BEGIN PAGE EXTRACT

Stand-alone novels:
 Past Master — (1968) Publisher: In a world where wealth and comfort were free to everyone, why did so many desert paradise for he slums? Why were so many people choosing lives of bone crushing work, squalor and disease?
 Fourth Mansions — (1969) Publisher: Seven very special people blending to create a higher form of humanity; A laughing man living alone on a mountaintop, guarding the world; The returnees, men who who live again and again, century after century. And a young man named Foley, very much like you or me, who begins to find out about these people, and how they are shaping the destiny of the world.
 Not to Mention Camels — (1972) Publisher: Three memorable creatures world jump in a meta-cosmic universe that orbits with nightmarish landscapes that thrive on anti-matter, anti-space, and anti-time. What mind and body searing challenges await the Pilger, Pilgrim, and Polder, who are really one man?
 Annals of Klepsis — (1983) Publisher: OH COME TO KLEPSIS TO
CLAIM YOUR SHARE...
AND BREATHE THE RANK
AND LAWLESS AIR! Plots and intrigues and romances abound.
Smoke pictures, ghosts, and treasure chests to be found.
Magnifying monocles and hallucinogenic grapes —
the unvoiced dreams of the dregs of space.
Long John Tony Tyrone, the peg-legged historian, journeys there . . .
And marries a Princess with rainbow hair. But the Ghost of Christopher Brannagan will not rest, until mathematician Aloysius has put to the test hHis theory concerning the Doomsday Equation,
Which might save the planet from total devastation...

END PAGE EXTRACT
BEGIN SUPPLIED INFORMATION

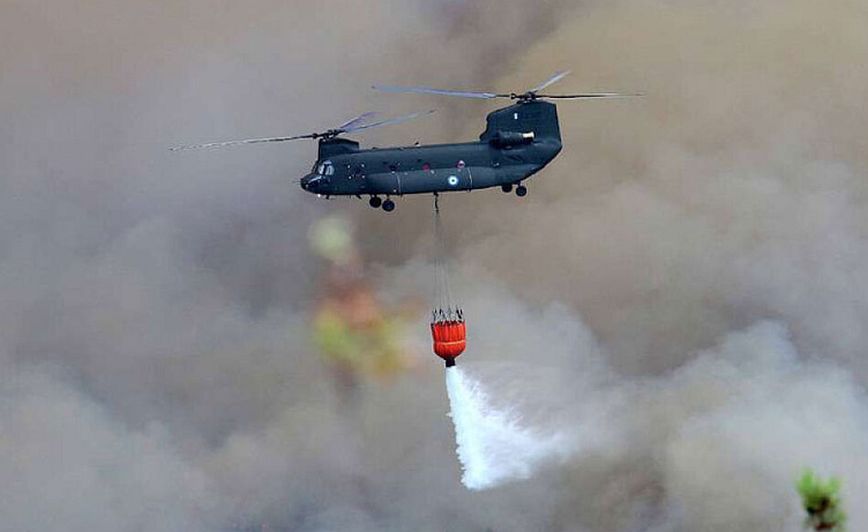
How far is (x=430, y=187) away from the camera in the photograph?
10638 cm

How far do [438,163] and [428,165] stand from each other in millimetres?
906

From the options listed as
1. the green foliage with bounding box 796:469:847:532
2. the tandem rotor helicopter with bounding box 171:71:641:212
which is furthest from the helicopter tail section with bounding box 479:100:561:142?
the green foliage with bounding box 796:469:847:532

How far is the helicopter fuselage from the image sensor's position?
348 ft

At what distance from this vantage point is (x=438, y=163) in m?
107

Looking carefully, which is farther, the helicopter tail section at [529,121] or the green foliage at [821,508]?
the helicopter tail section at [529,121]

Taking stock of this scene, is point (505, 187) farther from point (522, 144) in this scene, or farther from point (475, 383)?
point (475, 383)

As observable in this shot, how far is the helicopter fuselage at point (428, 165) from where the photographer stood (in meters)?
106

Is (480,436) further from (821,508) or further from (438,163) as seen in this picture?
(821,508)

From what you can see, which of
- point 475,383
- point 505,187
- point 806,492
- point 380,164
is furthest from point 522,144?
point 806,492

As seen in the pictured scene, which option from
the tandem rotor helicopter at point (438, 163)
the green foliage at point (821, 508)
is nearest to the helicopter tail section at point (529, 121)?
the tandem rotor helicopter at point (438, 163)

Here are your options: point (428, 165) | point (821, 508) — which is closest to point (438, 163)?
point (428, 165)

END SUPPLIED INFORMATION

*WORK TO COMPLETE*:
(A) Update the novel listing by giving the stretch from "Fourth Mansions —" through "and romances abound." again, with "mountaintop" replaced by "clifftop".
(B) Say whether each statement agrees with the novel listing, answering yes or no and quoting the deciding words: (i) Past Master is dated 1968. (ii) The blurb for Fourth Mansions mentions seven very special people. (iii) Not to Mention Camels features four memorable creatures.
(C) Resume the novel listing from where it stops.

*PER-TASK ANSWERS*:
(A)
Fourth Mansions — (1969) Publisher: Seven very special people blending to create a higher form of humanity; A laughing man living alone on a clifftop, guarding the world; The returnees, men who who live again and again, century after century. And a young man named Foley, very much like you or me, who begins to find out about these people, and how they are shaping the destiny of the world.
 Not to Mention Camels — (1972) Publisher: Three memorable creatures world jump in a meta-cosmic universe that orbits with nightmarish landscapes that thrive on anti-matter, anti-space, and anti-time. What mind and body searing challenges await the Pilger, Pilgrim, and Polder, who are really one man?
 Annals of Klepsis — (1983) Publisher: OH COME TO KLEPSIS TO
CLAIM YOUR SHARE...
AND BREATHE THE RANK
AND LAWLESS AIR! Plots and intrigues and romances abound.

(B)
(i) Yes: "Past Master — (1968)"
(ii) Yes: "Seven very special people blending to create a higher form of humanity"
(iii) No: "Three memorable creatures world jump in a meta-cosmic universe"

(C)
Or might not.
 Serpent's Egg — (1987) Publisher: It was the End of Summer of the year 2035. The Global Village that was the World was ruled by a Kangaroo Court of Compassionate Aldermen who ordered assassinations when it was deemed to be for the common good. As a sign of their openness, they were always experimenting to find new ways of looking at the World. Most of these experiments would fail; some of them would succeed to an extent; and others would succeed only to well, and so would have to be crushed in the shell for the good of the World.
 Sinbad: The 13th Voyage — (1989) Publisher: As Harun lay dying here on Kentauron Mikron, all untimely still in his golden youth, he whispered a word to me that he would use if he were born again. It is the meaningless but numerologically magic word "Bangdad." It has since become the name of one of those mirage cities, one of those cloud cities, that travelers sometimes report seeing. I have learned today that its meaning in Old Kentauron is "The Last City Built by Magic."